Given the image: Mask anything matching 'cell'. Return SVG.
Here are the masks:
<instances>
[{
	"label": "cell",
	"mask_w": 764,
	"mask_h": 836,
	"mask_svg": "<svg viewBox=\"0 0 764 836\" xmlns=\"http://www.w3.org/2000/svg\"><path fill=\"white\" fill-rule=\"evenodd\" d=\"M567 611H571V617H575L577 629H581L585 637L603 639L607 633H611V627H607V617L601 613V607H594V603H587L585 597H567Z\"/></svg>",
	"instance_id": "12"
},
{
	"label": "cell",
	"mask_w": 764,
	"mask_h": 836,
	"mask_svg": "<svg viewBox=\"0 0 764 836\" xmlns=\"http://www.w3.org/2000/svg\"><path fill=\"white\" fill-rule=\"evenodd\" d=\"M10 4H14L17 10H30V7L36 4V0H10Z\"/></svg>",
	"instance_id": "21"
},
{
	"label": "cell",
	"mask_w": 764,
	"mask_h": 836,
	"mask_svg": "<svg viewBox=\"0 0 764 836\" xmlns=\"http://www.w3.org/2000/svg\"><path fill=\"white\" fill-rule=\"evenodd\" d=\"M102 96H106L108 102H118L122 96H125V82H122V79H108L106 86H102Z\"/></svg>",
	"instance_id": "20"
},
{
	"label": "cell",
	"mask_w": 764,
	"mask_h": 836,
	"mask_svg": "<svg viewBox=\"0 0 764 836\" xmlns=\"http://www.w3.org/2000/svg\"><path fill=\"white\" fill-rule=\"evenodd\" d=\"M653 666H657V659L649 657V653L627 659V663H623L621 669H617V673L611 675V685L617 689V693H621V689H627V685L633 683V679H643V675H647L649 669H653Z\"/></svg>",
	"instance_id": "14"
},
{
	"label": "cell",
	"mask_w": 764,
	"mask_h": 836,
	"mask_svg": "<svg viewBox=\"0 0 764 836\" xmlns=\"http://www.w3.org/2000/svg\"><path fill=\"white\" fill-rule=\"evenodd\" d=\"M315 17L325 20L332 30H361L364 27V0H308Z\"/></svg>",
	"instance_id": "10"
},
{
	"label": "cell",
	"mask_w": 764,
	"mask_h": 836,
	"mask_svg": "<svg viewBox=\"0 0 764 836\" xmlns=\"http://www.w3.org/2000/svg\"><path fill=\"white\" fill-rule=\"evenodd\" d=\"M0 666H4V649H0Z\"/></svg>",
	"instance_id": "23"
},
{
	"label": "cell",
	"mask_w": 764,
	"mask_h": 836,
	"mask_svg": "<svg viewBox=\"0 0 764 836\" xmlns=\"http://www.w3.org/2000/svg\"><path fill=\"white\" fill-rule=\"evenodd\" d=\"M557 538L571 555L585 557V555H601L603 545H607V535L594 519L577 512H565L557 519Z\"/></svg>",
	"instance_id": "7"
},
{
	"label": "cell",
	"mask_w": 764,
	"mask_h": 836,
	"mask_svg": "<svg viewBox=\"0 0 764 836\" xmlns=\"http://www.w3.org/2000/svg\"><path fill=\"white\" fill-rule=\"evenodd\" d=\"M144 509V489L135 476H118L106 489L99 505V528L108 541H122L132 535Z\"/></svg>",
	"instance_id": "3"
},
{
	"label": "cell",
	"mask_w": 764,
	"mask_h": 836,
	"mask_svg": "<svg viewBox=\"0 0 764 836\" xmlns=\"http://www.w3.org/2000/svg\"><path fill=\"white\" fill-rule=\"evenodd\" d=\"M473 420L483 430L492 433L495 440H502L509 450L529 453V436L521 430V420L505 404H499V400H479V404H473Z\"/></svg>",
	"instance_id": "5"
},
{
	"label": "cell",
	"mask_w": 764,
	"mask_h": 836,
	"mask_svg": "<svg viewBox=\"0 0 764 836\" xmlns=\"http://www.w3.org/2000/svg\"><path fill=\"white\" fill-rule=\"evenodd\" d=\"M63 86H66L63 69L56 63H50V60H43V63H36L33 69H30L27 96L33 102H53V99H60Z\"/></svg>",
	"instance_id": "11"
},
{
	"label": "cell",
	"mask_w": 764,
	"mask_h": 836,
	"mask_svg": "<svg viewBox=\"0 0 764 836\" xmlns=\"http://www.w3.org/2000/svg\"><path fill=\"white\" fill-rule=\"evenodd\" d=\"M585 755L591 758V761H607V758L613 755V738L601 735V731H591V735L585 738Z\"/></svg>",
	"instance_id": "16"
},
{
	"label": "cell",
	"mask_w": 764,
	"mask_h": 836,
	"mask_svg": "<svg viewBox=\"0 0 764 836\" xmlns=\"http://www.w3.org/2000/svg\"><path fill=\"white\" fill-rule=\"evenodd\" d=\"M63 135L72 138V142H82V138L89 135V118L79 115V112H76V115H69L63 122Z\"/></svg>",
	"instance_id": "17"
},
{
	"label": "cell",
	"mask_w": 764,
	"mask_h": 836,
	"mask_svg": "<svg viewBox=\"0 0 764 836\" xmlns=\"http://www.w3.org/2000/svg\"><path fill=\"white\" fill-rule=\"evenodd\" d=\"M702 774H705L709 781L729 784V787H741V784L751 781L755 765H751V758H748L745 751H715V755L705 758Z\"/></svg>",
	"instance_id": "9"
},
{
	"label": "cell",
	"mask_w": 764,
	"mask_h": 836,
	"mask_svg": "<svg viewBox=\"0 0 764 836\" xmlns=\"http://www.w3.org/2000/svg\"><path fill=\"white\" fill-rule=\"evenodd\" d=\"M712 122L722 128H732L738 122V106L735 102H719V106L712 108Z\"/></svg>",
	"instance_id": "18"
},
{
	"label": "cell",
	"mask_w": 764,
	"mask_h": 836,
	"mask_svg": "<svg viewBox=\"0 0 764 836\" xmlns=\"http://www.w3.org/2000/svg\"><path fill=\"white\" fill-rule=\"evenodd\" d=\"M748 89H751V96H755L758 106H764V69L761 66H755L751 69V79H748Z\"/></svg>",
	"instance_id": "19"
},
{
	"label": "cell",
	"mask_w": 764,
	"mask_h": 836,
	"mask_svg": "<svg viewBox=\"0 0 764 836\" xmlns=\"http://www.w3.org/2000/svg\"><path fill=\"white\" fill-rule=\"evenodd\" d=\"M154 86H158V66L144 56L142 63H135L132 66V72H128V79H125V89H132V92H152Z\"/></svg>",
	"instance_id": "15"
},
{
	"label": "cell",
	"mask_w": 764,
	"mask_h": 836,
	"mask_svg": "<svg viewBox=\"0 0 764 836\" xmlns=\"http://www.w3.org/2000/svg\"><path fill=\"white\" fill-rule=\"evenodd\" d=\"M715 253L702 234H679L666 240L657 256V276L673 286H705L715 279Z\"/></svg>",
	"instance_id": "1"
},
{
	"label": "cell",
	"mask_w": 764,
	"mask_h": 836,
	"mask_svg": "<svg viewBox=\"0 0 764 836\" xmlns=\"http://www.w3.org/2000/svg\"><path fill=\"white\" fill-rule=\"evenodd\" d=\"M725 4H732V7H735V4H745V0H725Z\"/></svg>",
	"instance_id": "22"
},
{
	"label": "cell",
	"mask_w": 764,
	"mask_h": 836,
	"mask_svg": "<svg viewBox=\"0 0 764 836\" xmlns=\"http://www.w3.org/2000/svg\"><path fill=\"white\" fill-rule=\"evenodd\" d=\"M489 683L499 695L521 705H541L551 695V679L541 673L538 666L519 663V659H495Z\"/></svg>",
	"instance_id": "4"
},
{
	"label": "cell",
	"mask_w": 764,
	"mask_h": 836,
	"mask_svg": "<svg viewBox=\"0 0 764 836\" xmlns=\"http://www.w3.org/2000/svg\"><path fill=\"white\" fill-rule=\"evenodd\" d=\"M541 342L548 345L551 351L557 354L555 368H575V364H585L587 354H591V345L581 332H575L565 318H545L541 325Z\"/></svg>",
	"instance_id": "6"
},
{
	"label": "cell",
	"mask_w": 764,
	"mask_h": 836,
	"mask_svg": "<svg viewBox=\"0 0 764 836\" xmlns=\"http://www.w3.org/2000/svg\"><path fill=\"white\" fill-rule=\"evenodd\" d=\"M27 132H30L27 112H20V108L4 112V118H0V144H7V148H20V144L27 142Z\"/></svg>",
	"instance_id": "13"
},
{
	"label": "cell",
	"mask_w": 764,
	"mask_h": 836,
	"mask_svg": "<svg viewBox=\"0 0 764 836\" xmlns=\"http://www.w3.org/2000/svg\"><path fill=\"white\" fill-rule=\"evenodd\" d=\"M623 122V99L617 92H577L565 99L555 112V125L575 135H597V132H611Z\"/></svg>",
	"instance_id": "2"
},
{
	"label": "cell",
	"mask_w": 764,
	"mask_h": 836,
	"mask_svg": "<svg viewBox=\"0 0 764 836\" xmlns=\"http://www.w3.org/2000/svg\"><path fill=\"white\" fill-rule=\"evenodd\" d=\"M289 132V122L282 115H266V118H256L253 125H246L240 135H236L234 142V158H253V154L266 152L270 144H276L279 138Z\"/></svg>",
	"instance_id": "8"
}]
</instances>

· · · · ·

* **TO DO**
Reproduce the records without any change, starting at their first line and stopping after the line that contains "666H657V659L649 657V653L627 659V663H623L621".

* **EXERCISE OUTPUT**
Given the image: Mask anything matching 'cell'. Return SVG.
Here are the masks:
<instances>
[{
	"label": "cell",
	"mask_w": 764,
	"mask_h": 836,
	"mask_svg": "<svg viewBox=\"0 0 764 836\" xmlns=\"http://www.w3.org/2000/svg\"><path fill=\"white\" fill-rule=\"evenodd\" d=\"M567 611H571V617H575L577 629H581L585 637L603 639L607 633H611V627H607V617L601 613V607H594V603H587L585 597H567Z\"/></svg>",
	"instance_id": "12"
},
{
	"label": "cell",
	"mask_w": 764,
	"mask_h": 836,
	"mask_svg": "<svg viewBox=\"0 0 764 836\" xmlns=\"http://www.w3.org/2000/svg\"><path fill=\"white\" fill-rule=\"evenodd\" d=\"M10 4H14L17 10H30V7L36 4V0H10Z\"/></svg>",
	"instance_id": "21"
},
{
	"label": "cell",
	"mask_w": 764,
	"mask_h": 836,
	"mask_svg": "<svg viewBox=\"0 0 764 836\" xmlns=\"http://www.w3.org/2000/svg\"><path fill=\"white\" fill-rule=\"evenodd\" d=\"M102 96H106L108 102H118L122 96H125V82H122V79H108L106 86H102Z\"/></svg>",
	"instance_id": "20"
},
{
	"label": "cell",
	"mask_w": 764,
	"mask_h": 836,
	"mask_svg": "<svg viewBox=\"0 0 764 836\" xmlns=\"http://www.w3.org/2000/svg\"><path fill=\"white\" fill-rule=\"evenodd\" d=\"M653 666H657V659L649 657V653L627 659V663H623L621 669H617V673L611 675V685L617 689V693H621V689H627V685L633 683V679H643V675H647L649 669H653Z\"/></svg>",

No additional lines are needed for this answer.